- _Exercise directions_: In the differential equations thread, which equation must y satisfy in part (ii)?

- _Page extract_:
(begin)

- #1
Math100
- 797
- 221
- Homework Statement
- Let ## u_{1} ## and ## u_{2} ## be two linearly independent solutions of the second-order linear differential equation ## \frac{d^2u}{dx^2}+\frac{fu}{2}=0, f=f(x) ##.
(i) Let ## w=u_{2}/u_{1} ##. Show that ## w'=c/u_{1}^2 ## for some nonzero constant ## c ##.
(ii) Let ## y=-2u_{1}'/u_{1} ##. Show that ## y ## satisfies the Ricatti equation ## y'-\frac{y^2}{2}=f ##.
(iii) Show that ## w''/w'=-2u_{1}'/u_{1} ##, and prove that ## w ## satisfies the equation ## (\frac{w''}{w'})'-\frac{1}{2}(\frac{w''}{w'})^2=f ##.
(iv) Hence find a general solution of the equation ## (\frac{w''}{w'})'-\frac{1}{2}(\frac{w''}{w'})^2=2 ##. [You are not required to prove that your answer is the general solution.]
- Relevant Equations
- None.
Proof:
(i) Consider the second-order linear differential equation ## \frac{d^2u}{dx^2}+\frac{fu}{2}=0, f=f(x) ##.
Then ## u''+\frac{f}{2}u=0\implies r^2+\frac{f}{2}=0 ##, so ## r=\pm \sqrt{\frac{f}{2}}i ##.
This implies ## u_{1}=c_{1}cos(\sqrt{\frac{f}{2}}x) ## and ## u_{2}=c_{2}sin(\sqrt{\frac{f}{2}}x) ##.
Note that ## u_{1}'=-\sqrt{\frac{f}{2}}c_{1}sin(\sqrt{\frac{f}{2}}x), u_{2}'=\sqrt{\frac{f}{2}}c_{2}cos(\sqrt{\frac{f}{2}}x) ##.

(end)

Records of spatial relationships
(begin)

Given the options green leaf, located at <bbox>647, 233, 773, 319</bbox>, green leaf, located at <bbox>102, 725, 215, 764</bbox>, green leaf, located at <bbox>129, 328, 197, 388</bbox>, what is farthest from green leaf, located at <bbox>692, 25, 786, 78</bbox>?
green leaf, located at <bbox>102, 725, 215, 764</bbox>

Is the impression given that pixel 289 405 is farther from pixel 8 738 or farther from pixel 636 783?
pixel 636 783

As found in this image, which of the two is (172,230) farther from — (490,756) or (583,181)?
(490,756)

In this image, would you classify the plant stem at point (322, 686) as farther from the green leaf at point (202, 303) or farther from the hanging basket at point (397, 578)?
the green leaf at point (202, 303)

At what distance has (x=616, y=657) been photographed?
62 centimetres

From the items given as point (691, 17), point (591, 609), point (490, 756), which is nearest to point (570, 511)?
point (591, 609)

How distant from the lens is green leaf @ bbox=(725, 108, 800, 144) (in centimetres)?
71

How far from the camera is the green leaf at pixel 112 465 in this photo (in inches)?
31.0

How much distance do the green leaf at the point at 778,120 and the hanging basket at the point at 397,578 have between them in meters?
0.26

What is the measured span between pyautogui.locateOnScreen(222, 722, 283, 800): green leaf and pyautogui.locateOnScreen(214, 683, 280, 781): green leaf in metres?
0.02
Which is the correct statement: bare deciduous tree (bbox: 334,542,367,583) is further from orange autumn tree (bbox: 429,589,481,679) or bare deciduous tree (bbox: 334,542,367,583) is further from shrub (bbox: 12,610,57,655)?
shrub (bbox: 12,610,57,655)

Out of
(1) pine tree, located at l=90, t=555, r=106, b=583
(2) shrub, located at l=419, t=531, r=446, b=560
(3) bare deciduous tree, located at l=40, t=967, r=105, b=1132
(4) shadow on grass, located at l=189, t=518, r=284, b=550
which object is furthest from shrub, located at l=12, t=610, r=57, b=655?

(end)

- _Solution below_: y' − y²/2 = f